Price hikes have been restricted to select large SKUs and brands at the moment, as companies generally do not want to lose out on market share gains.

According to Ullas Kamath, JMD, Jyothy Labs, there will be calibrated hikes across select large SKUs — including one kg, 500 gms, etc – to the tune of 4-5 per cent. This will be effective in the December quarter.

“Larger FMCG players, who are market leaders in some of the categories have increased price. So there is scope for us to do the same now. April onwards price increases were happening in select SKUs; but now the hikes are more obvious, visible, and spread out across brands and categories.
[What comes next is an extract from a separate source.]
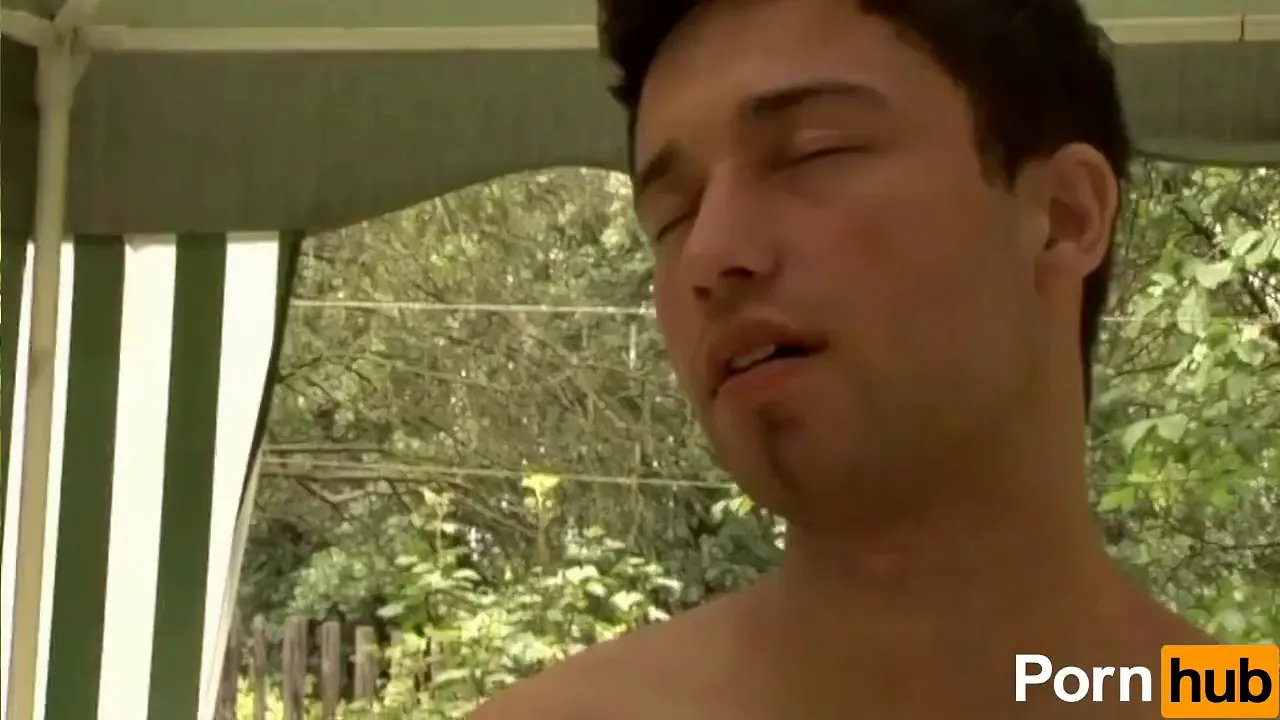 Gay man gives deep anal and blowjob before cumming on his face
For Jyothy Labs, this is the second round of price hike this fiscal,” Ullas Kamath, JMD, Jyothy Labs, told BusinessLine .
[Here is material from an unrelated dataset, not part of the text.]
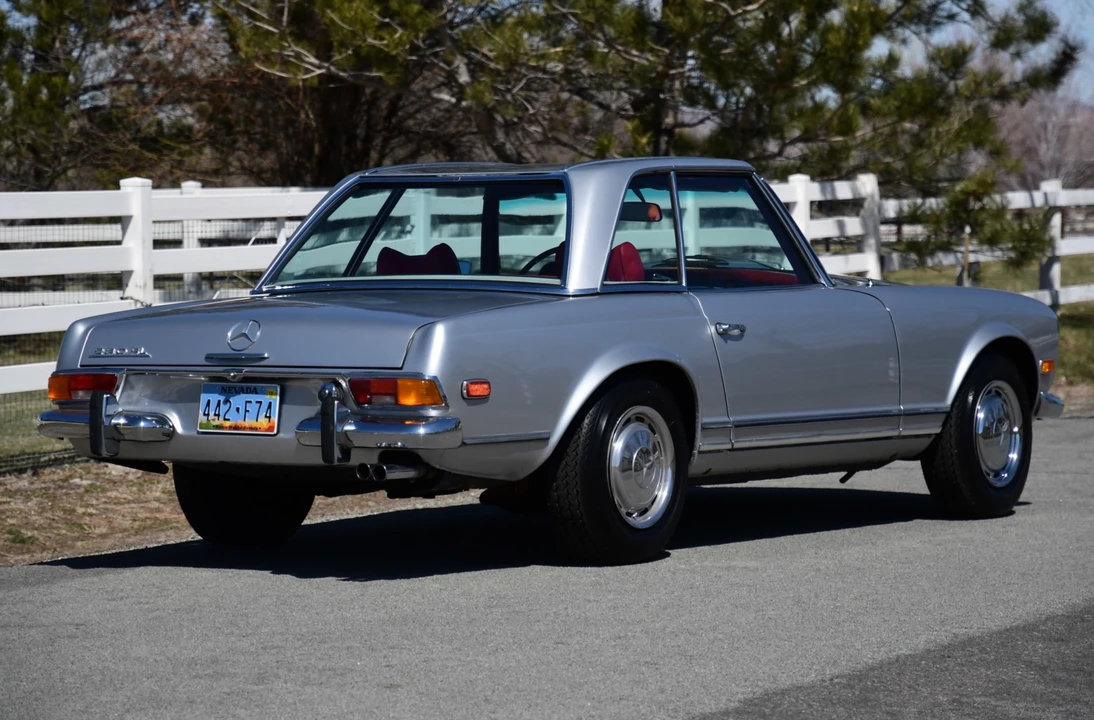 1970 Mercedes-Benz W113 SL-Class - Image 8 of 31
The current round of hikes saw HUL’s popular detergent brand Wheel become 4-7 per cent costlier with a 500 gram pack selling at ₹30, up by ₹2. Rin (fabric wash bar) and Lux soaps have seen price revision too.
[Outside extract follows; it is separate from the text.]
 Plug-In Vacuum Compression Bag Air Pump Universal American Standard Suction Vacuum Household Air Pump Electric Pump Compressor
ITC’s Vivel soap (100 grams) price is up by 9 per cent; Engage deodorant (150 ml) — amongst the market leaders — has seen a 7 per cent increase in MRP, retailers and distributors said.

P&G’s offerings have seen a price rise of 4-5 per cent in case of Ariel and Tide ; while Pantene and Head & Shoulder shampoos are costlier by 10 per cent, channel checks suggest.

Britannia, for instance, has hiked the price of multigrain bread, but has upped the total grammage. A multigrain bread that was previously ₹38 for a 400 gram pack is now ₹45 for a 450 gram — a per gram increase in end-user price.

Parle G and Krackjack (from Parle) have seen upward price revision, sources said.

Input cost rise

FMCG companies say that raw material costs have shot through the roof and price hikes were the last resort.

Crude — which is witnessing some stability now — is up over 65 per cent YoY; edible oil and palm oil prices are up 60-65 per cent YoY; flour and sugar prices are up anywhere between 8 and 10 per cent.

Packaging and laminate costs have also been up between 20 and 35 per cent. In fact, it is seeing a slight shortage of material on the packaging front. Freight costs also climbed on account of fuel prices rising by about 25 to 30 percent.

On a sequential basis costs are up 10 per cent; and this has been the trend so far this fiscal.

According to Abneesh Roy, ED, Edelweiss Securities, the FMCG companies have high pricing power and have been passing on 75 per cent of the inflation while trying to cut costs elsewhere. The fear continues to be around the demand recovery being hit. Most FMCG companies reported double digit volume growth indicating recoveries.

“We expect HUL to gain market share in these hyper-inflationary times given regional players won’t be able to manage the working capital and have lower pricing power. Moreover, slowdown in rural areas is not structural but transitory in our view, more of a base issue,” he said.

“There will also be some consumer offers tucked in here and there as the FMCG companies generally do,” Roy added.